Detection annotation records

-=-=-

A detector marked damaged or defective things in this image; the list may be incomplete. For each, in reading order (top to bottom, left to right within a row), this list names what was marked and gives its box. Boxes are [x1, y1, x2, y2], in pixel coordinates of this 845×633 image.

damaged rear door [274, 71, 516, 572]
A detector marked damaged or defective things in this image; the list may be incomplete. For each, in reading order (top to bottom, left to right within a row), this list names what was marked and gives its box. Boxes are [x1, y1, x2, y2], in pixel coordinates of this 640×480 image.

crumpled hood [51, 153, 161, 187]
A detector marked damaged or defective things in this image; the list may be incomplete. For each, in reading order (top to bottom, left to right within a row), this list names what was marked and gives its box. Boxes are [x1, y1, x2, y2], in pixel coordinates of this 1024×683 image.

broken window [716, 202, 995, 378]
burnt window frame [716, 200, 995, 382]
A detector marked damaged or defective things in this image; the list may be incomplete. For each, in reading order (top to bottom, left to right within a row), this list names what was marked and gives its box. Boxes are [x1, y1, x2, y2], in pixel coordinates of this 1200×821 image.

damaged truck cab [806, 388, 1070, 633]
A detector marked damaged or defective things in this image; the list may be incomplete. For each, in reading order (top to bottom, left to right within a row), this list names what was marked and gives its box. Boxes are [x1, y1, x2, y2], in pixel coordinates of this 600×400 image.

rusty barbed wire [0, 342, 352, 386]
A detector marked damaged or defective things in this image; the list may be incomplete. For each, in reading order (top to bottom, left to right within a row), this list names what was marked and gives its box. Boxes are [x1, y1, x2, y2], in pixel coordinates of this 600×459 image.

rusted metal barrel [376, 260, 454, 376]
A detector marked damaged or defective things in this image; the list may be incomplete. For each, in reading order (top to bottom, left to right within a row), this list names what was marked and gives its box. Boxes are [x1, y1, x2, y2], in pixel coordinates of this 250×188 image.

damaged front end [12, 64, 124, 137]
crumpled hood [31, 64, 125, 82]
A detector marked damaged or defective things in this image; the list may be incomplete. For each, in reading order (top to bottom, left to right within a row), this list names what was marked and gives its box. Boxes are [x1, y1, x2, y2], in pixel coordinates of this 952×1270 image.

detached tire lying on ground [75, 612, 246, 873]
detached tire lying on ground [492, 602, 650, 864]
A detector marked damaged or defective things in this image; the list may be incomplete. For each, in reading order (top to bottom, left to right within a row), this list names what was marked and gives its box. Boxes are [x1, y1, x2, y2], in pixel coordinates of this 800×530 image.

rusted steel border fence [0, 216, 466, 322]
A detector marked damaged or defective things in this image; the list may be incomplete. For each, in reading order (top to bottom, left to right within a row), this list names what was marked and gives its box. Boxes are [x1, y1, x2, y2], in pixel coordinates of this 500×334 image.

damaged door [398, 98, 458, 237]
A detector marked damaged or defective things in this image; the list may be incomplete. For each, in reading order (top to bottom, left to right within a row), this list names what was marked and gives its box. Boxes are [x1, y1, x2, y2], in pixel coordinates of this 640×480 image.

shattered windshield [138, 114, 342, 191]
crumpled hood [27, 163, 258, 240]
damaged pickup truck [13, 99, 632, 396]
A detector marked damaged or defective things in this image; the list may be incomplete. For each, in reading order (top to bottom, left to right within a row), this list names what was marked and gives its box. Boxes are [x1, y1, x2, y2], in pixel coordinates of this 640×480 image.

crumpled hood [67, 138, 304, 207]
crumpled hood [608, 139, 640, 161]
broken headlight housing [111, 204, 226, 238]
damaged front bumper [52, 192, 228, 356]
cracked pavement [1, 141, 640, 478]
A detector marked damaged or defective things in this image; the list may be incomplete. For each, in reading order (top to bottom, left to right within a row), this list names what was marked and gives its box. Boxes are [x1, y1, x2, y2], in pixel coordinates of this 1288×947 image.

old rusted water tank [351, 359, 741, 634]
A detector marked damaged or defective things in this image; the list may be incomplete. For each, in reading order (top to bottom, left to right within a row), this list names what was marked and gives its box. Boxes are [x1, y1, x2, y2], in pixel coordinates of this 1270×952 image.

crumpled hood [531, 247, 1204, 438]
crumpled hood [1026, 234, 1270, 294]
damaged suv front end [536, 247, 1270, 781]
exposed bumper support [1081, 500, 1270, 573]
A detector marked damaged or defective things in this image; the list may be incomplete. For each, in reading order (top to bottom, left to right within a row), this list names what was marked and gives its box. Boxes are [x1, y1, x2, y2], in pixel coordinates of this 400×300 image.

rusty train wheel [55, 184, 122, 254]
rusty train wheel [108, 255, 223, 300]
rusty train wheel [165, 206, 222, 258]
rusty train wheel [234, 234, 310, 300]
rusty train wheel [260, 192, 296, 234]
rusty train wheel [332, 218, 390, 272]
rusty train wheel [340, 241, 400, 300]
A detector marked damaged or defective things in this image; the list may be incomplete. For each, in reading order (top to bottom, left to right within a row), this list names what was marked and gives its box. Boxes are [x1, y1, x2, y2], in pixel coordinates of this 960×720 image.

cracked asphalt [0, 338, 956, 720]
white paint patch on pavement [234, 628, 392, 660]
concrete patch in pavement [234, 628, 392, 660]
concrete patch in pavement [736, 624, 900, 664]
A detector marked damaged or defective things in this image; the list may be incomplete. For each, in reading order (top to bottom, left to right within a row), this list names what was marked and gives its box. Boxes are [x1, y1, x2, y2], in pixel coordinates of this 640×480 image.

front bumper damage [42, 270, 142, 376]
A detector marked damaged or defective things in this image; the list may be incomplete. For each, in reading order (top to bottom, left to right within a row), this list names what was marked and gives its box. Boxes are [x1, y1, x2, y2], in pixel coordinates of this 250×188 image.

-=-=-

### [Task description]
Quote the entries word for word, from the first line through the line containing "damaged rear door [274, 71, 516, 572]", with both ends included.

### [Final result]
A detector marked damaged or defective things in this image; the list may be incomplete. For each, in reading order (top to bottom, left to right within a row), this list names what was marked and gives its box. Boxes are [x1, y1, x2, y2], in pixel coordinates of this 845×633 image.

damaged rear door [274, 71, 516, 572]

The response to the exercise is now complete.